Conversations with John reveal a man with a deep sense of history and an earnest desire to preserve the culture of New Orleans. Within the context of food, John is an entrepreneur who leverages his passion for sustainability. He is a dedicated mentor who is guided by the desire to leave an impact on the world of food.


John Besh: I was with Alice Waters the other day. They’re doing farm-to-table in the Northwest & San Francisco…and I can do that in my own back yard. That gives me inspiration.

Traca Savadogo: Tell me about your farm.

John: We started the farm in an effort to be more self-sufficient, to recycle, use what we have…and try to be more responsible. We started with a pig pen and a chicken coop. Then we began composting all the organic matter from our restaurants. Next, we composted everything from the chicken coop. So after the chicken coops are raked once a week, and composted every two weeks, we have new soil.

We created these raised beds because it’s in a swampy area. Years ago when I worked here, I lost a few gardens (from flooding.) So what I decided to do was build these raised beds and all this beautiful, organic composted soil then goes into the raised beds. That’s where we grow specialty vegetables, herbs, and lettuces.

We enlarged the garden even further by planting fig and citrus trees. We brought one of our bee keepers out here and he’ll start the honey process for us. We started doing that and before we knew it, we have a little room here, a little room there that we can enlarge by adding a small strawberry patch and some other things.

It’s evolved into this well-rounded little biodiverse backyard farm.

Traca: (I had the opportunity to meet Erick Loos, John’s Chef de Cuisine, here in Seattle.) What's Erick’s roll on the farm?

John: Erick is the Chef de Cuisine at La Provence. And he’s in charge primarily of the kitchen. We also have this farm on the property, so he’s taken up the role of organizing who does what. By that I mean, all of our sous chefs and chefs are required to spend a couple days a month out on the farm. As you can imagine, there’s a lot of weeding to be done. There are a lot of little things that have to take place in order to: 1. Keep it looking good and 2. To keep it productive. So Erick is in charge of making sure all these things happen. But there are probably six major players—six different chefs & sous chefs that have really taken the leadership roles in this…it’s too big for just Erick.

That’s what we’ve been doing. It’s been a lot of fun…and enlightening for all of us cooks, given all the different ex-terns and in-terns that come through one culinary school or another. They all come here and end up walking away from this experience building a much needed, much better relationship with the land. It fosters a certain philosophy among the cooks. You respect the food and you take more care with what’s on the place…because it’s right there! You’re seeing the end result of it. By doing that, what happens is there seems to be this esprit de corps. All the cooks really start to take care of it, and become more active in the farmer’s markets that we have here in the area. And one thing leads to another….

========================================================================

**Set tasks**:
a - Revise the John Besh interview, starting with "Conversations with John" and going on through "about your farm.", so that "preserve" reads "protect" instead.
b - Carry the John Besh farm interview forward from its final sentence.

**Stored records**:
========================================================================

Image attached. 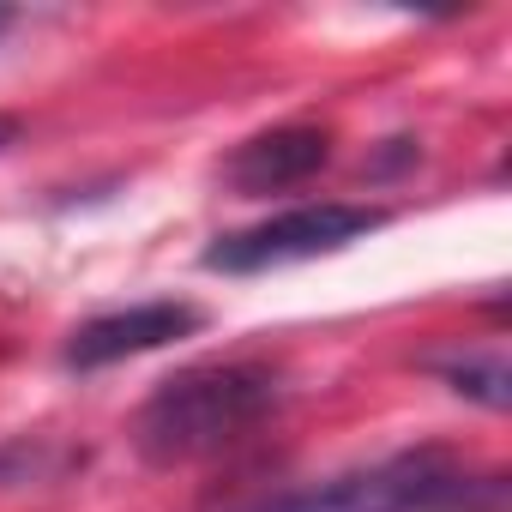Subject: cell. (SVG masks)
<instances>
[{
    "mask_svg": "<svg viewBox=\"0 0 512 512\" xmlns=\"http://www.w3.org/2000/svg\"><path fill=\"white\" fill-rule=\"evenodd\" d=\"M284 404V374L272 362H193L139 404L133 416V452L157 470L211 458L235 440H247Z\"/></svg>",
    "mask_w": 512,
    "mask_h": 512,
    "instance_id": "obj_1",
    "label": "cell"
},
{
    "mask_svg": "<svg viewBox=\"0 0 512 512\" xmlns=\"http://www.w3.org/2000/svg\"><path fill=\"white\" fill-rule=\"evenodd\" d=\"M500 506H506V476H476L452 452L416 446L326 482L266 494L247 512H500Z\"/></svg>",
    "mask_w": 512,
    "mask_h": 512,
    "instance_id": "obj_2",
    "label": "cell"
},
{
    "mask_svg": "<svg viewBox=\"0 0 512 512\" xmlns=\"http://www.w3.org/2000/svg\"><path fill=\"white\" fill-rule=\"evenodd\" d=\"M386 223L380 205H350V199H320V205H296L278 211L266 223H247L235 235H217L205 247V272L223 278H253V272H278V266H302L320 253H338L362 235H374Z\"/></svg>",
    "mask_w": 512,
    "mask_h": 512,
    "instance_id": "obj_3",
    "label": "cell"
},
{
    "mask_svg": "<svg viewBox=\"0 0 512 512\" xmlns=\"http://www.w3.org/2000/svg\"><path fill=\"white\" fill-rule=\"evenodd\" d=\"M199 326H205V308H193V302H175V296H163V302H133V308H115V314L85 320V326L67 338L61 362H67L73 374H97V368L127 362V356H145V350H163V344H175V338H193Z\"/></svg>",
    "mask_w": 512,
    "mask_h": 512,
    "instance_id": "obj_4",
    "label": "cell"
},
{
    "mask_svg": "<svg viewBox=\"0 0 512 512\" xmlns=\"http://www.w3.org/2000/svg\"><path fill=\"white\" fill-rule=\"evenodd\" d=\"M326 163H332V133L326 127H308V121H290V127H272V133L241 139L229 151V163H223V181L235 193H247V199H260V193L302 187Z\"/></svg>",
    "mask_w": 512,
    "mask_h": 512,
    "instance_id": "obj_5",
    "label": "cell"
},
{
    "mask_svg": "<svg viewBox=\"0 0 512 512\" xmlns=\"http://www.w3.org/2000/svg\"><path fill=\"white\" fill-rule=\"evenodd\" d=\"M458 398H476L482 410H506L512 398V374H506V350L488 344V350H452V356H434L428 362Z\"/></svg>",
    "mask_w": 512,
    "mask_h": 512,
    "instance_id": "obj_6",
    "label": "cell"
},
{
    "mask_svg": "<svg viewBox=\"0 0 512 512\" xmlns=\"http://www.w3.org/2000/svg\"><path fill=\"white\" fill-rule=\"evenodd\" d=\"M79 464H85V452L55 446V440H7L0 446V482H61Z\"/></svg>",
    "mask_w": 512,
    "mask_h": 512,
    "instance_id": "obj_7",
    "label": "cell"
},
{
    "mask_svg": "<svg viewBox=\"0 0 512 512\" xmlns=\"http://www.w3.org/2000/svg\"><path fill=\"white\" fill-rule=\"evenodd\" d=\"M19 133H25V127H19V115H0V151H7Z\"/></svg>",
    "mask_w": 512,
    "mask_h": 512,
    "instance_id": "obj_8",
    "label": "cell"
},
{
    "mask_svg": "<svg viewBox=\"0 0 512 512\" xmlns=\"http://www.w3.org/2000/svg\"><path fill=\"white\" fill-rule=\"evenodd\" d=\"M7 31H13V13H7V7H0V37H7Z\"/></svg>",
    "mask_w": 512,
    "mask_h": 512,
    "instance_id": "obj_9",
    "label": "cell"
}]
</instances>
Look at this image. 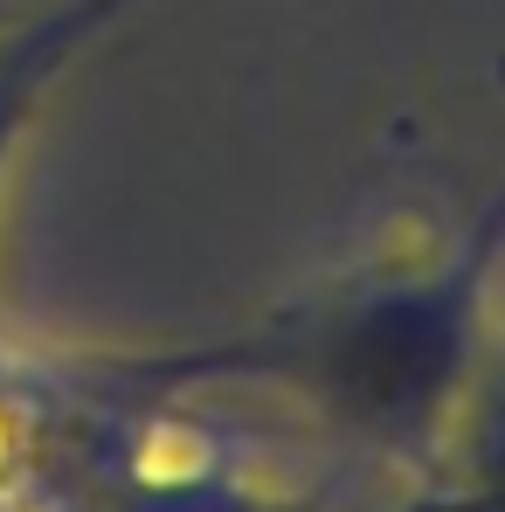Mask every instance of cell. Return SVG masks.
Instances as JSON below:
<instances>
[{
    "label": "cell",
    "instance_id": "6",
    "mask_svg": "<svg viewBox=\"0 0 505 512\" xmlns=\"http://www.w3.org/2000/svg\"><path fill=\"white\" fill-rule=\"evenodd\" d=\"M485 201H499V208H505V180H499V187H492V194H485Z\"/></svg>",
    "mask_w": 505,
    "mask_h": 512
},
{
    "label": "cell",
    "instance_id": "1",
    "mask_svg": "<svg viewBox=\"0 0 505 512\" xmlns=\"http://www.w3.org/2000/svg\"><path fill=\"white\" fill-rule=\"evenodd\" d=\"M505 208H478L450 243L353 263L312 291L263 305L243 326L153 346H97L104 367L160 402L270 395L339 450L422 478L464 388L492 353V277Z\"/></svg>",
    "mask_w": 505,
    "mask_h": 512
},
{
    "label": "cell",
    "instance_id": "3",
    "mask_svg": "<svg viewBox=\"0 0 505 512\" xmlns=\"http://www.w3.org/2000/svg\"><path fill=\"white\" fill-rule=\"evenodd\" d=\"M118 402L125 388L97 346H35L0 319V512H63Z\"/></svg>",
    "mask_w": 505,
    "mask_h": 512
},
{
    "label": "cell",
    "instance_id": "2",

========================================================================

**Responses for each task**:
a -
Conversations with John reveal a man with a deep sense of history and an earnest desire to protect the culture of New Orleans. Within the context of food, John is an entrepreneur who leverages his passion for sustainability. He is a dedicated mentor who is guided by the desire to leave an impact on the world of food.


John Besh: I was with Alice Waters the other day. They’re doing farm-to-table in the Northwest & San Francisco…and I can do that in my own back yard. That gives me inspiration.

Traca Savadogo: Tell me about your farm.

b -
Before you know it, we’re using this as basically an experimental place. We just shipped about 20 pigs off to another farm. We’ll ship 10 more in a couple months. Other farmers are starting to do the same thing. It’s really starting to spread well and take off.

Traca: Are you sending off piglets or fully-raised pigs?

John: Pigletts. Raising larger pigs out here behind the restaurant just makes a mess of things. We can’t let the pigs roam free because we only have a few acres. To have fenced-in large pigs, that’s not why we started doing this. We’re moving pigs to another farm where they have room to graze the land. Essentially, they’re grass-fed for their adult lives.

Traca: How many acres do you have, total at La Provence?

John: Four acres. It’s not a big place.

Traca: Has growing your own herbs and raising produce had a positive financial impact?

John: For some things, totally. Overall, it’s still very costly. We can save lots of money by growing things like herbs. But when you look at the overall cost of upkeep, maintenance...the cost to build the pens, coops, and all the raised beds—we’re a long way away from making money at it.

There’s no real financial benefit to it as long as we can still buy crappy mass-farmed produce out of the West and Southwest, harvested by migrant workers. As far as I’m concerned, the whole use of slave labor just to save a few dollars on produce…it’s a sin.

What I wanted to do is really nothing more than to become as self-sufficient as possible and maybe…to wave the banner of self-sufficiency in saying “We can do better than this. We MUST do better than this.”

This region has sustained the food culture that we have. We need to act now to work with local farmers—not to just buy from them occasionally, but to contract farm with the people before we lose all of the few farms that we still have left.

I’m hoping that the impact [of our farm] is more psychological. We can’t conquer the world. We can’t grow enough vegetables to feed the world. We can’t do enough ourselves to make the difference that we really need to make. But we can do other things.

We can start to foster a whole different mindset with the young cooks and chefs—people like Erick, who were raised without any sort of food culture…without any sense of understanding where food comes from. Now minds are open to “Oh yeah. Look at what we’re doing!” And you hear him talk about it and he’s so, so excited! So that excitement and that enthusiasm and passion are just pills of fire. I think of the many cooks like him that are just being awakened to all these possibilities.

The great thing is…like what I’m doing today. We have the Edible Schoolyard over here. Green Middle School in New Orleans was the first school outside the state of California that adopted Alice Water’s Edible Schoolyard curriculum. At the end of every semester we have the students come out to La Provence. We let the kids harvest the strawberry patch, so we’re making strawberry dessert with them right now. And then we have them pick over a bunch of our lettuces, and we pulled a bunch of beets for a big salad. Then we harvested all these fava beans to make a fava bean risotto with some locally raised chicken.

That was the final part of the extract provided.